Note: this article is being simultaneously published at

Rustom Meyer

I have more projects than I know what to do with. I’ve previously made toys, ceramics, jewelry, clothes, solar ovens, a custom bicycle, and flashlights, as well as renovating an 150 year old house. My obsession for the last few years has been small solar lighting/power systems: (



  1. Me says:

    The title got me excited to click. I thought it was going to be about actually making connectors, maybe 3d printing powerpoles or something similar to that.

    I usually buy powerpole stuff at hamfests or on Ebay. I don’t really like the prices I usually find. Sure, the price is no barrier to using them on a project or two here and there but I want to replace all my DC power connections throughout the house, cars and shop. Then I would like to fill a group of parts drawers with contacts and housings of all different colors so I can color-code different voltages. I like the way powerpole housings can be combined to make different shapes so I can make sure incompatible voltages have incompatible connectors without stocking a bunch of unique plugs.

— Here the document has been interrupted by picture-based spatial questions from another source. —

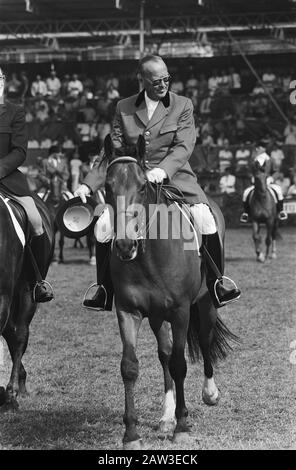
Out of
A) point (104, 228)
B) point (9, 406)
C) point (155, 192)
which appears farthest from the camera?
point (9, 406)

    Anyway, the dollar a piece price I usually find connectors is a little on the high side for filling drawers. Much worse are other accessories such as powerpole splitters. Apparently when you wire a handful of powerpoles together and drown them in a gob of epoxy their value increases 10-fold.. Pretty much the same happens if you panel mount them. Go figure. Power connectors are exactly the sort of thing that I want to already have on hand though, not something I want to put a project on hold for while awaiting an order or the next hamfest. I had been thinking of switching to some sort of Molex connector but with their sexed pins and sockets and their housings permanently pre-defining the number and configuration of pins that is nowhere near as elegant.

    So… I was kind of dissapointed to see your article wasn’t about making connectors. But.. the Powerwerx link looks pretty good. I’ve seen them on devices but never encountered anyone selling powerpole PCB mount contacts before. Maybe I can build those splitters myself. This might work out afterall. :-)


    1. Rustom Meyer says:

      Sorry to disappoint :(
      I suppose you could 3D print something like a Powerpole, but I don’t think it would work very well, as the slight surface irregularity/roughness of 3D printed objects would make them slide together poorly. Also, I don’t think you would save money, which was the original objective.
      Powerwerx is pretty much the cheapest place to buy them online (and way less than a dollar for a housing+contact; more like $0.50). I buy them in big batches of hundreds at a time, so I also get the volume discounts. I have them on hand (filing bags, I guess?) for projects and for making my solar lights, but I also only stock 8 color/size combinations.
      The crazy high prices of things like splitters is what encouraged me to create the techniques to fork and merge that I described above. Maybe being cheap is the mother of invention as much as necessity is :)

  2. Kevin Reeve says:

    I have been using Powerpoles for over 10 years and they are fantastic. Simple, genderless, and just work. Highly recommend them.

  3. I’ve used them before too. They are great. I love how you can gang several together into a multi-contact connector.